Ausgewählter Textauszug:
====

1994 legte er mit „Assassins“ (dt. „Mörder“ bzw. „Ich arbeite für einen Mörder“) den Auftakt einer Trilogie vor, die er zwei Jahre später mit „Kriminelle“ fortsetzte. 
Francis hat es nicht leicht. Er hat keinen Job, einen scheinbar kaputten Rücken, und das Verhältnis zu seiner fünfundvierzigjährigen Freundin Élisabeth gestaltet sich ebenso kompliziert wie das zu seinem Bruder Marc oder seinem Sohn Patrick, der sich in Théos Frau Nicole verguckt hat, was Francis gut nachvollziehen kann, hat er sich, bevor er mit Élisabeth zusammengekommen ist, doch selbst gut ein Dutzend Mal sich auf Nicole einen runtergeholt. Nun will seine Ex-Frau Christine Patrick mit ihrem neuen Mann Robert, der im Zuckerrohrgeschäft tätig ist, nach Guatemala auswandern.

====

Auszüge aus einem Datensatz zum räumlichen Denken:
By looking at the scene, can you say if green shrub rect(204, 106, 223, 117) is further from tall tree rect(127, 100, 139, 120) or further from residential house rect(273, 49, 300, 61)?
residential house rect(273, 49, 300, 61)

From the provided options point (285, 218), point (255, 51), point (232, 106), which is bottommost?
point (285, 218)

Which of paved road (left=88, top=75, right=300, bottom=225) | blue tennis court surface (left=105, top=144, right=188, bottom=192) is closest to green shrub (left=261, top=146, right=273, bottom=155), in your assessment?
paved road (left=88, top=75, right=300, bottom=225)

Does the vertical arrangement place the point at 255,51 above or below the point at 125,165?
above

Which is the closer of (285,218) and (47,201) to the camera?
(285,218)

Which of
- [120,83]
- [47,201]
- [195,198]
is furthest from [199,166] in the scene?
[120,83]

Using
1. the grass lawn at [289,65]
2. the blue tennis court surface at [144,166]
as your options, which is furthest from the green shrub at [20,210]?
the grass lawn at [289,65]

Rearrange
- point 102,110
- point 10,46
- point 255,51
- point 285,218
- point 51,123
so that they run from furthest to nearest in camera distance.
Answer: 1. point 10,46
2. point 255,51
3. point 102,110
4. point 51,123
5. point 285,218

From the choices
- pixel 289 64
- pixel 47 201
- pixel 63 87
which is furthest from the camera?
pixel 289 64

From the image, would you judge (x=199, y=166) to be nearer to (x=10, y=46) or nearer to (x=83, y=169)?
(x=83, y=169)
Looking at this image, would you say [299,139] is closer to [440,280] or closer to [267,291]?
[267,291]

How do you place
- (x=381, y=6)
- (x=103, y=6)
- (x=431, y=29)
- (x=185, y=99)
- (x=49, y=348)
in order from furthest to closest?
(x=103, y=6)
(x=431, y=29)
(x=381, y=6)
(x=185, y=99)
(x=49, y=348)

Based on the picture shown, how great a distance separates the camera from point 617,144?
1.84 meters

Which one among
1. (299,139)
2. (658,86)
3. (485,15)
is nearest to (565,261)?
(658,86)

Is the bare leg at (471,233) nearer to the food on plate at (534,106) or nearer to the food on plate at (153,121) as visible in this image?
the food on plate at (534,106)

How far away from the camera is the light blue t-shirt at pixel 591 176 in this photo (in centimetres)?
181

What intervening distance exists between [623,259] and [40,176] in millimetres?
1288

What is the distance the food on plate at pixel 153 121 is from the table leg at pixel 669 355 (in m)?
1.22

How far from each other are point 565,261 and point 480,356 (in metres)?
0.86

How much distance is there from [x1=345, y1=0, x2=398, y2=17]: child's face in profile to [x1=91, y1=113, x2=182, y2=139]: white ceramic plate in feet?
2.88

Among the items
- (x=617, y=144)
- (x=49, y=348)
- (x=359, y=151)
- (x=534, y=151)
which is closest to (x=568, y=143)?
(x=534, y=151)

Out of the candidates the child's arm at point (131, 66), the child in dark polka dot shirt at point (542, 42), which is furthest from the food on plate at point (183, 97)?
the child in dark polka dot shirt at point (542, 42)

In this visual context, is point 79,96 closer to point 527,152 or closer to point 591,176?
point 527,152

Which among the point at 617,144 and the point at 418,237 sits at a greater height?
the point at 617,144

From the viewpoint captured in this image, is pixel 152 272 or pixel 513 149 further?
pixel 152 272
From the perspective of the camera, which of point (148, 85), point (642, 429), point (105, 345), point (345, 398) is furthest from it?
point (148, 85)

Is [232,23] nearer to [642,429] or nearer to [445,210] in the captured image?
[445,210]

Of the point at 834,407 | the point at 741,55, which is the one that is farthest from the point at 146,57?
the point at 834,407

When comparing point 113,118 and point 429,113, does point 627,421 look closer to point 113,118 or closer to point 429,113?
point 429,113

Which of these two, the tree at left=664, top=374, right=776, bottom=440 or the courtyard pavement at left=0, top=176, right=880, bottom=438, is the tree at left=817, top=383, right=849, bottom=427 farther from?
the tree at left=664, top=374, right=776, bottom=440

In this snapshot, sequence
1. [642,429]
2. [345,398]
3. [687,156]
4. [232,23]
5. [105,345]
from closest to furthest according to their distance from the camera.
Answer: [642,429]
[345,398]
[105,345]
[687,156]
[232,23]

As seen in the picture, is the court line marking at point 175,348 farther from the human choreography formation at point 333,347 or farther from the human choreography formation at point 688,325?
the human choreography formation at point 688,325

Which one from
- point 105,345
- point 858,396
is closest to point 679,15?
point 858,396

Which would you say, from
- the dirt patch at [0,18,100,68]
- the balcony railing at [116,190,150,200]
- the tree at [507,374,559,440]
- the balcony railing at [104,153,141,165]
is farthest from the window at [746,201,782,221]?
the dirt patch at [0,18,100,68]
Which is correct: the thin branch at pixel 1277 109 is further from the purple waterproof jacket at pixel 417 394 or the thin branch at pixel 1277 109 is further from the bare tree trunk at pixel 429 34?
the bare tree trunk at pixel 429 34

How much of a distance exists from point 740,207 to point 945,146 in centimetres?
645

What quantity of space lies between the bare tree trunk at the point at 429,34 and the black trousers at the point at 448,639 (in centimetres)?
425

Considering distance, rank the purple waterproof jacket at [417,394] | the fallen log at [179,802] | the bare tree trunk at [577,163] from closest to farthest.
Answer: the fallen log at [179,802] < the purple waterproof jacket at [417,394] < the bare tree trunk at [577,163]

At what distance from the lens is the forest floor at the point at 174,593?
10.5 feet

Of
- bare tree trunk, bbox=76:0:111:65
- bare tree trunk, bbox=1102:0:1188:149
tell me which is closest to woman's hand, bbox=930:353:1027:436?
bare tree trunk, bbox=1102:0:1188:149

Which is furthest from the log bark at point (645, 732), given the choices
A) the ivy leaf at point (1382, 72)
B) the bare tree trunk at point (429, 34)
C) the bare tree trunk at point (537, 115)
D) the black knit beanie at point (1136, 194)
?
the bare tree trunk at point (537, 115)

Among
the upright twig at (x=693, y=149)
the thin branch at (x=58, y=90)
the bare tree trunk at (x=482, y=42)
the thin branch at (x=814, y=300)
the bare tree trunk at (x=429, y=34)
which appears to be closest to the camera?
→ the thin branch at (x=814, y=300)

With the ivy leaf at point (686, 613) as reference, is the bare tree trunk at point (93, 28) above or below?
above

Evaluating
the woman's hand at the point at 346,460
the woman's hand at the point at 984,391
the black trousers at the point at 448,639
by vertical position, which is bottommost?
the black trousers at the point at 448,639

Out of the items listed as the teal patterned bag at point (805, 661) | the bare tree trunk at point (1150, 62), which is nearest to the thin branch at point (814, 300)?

====

Zu bearbeiten: Kannst du den Textauszug über die Romantrilogie vollständig und wortgetreu abschreiben? Halte dich allein an den Textauszug.

Ergebnis:
1994 legte er mit „Assassins“ (dt. „Mörder“ bzw. „Ich arbeite für einen Mörder“) den Auftakt einer Trilogie vor, die er zwei Jahre später mit „Kriminelle“ fortsetzte. 
Francis hat es nicht leicht. Er hat keinen Job, einen scheinbar kaputten Rücken, und das Verhältnis zu seiner fünfundvierzigjährigen Freundin Élisabeth gestaltet sich ebenso kompliziert wie das zu seinem Bruder Marc oder seinem Sohn Patrick, der sich in Théos Frau Nicole verguckt hat, was Francis gut nachvollziehen kann, hat er sich, bevor er mit Élisabeth zusammengekommen ist, doch selbst gut ein Dutzend Mal sich auf Nicole einen runtergeholt. Nun will seine Ex-Frau Christine Patrick mit ihrem neuen Mann Robert, der im Zuckerrohrgeschäft tätig ist, nach Guatemala auswandern.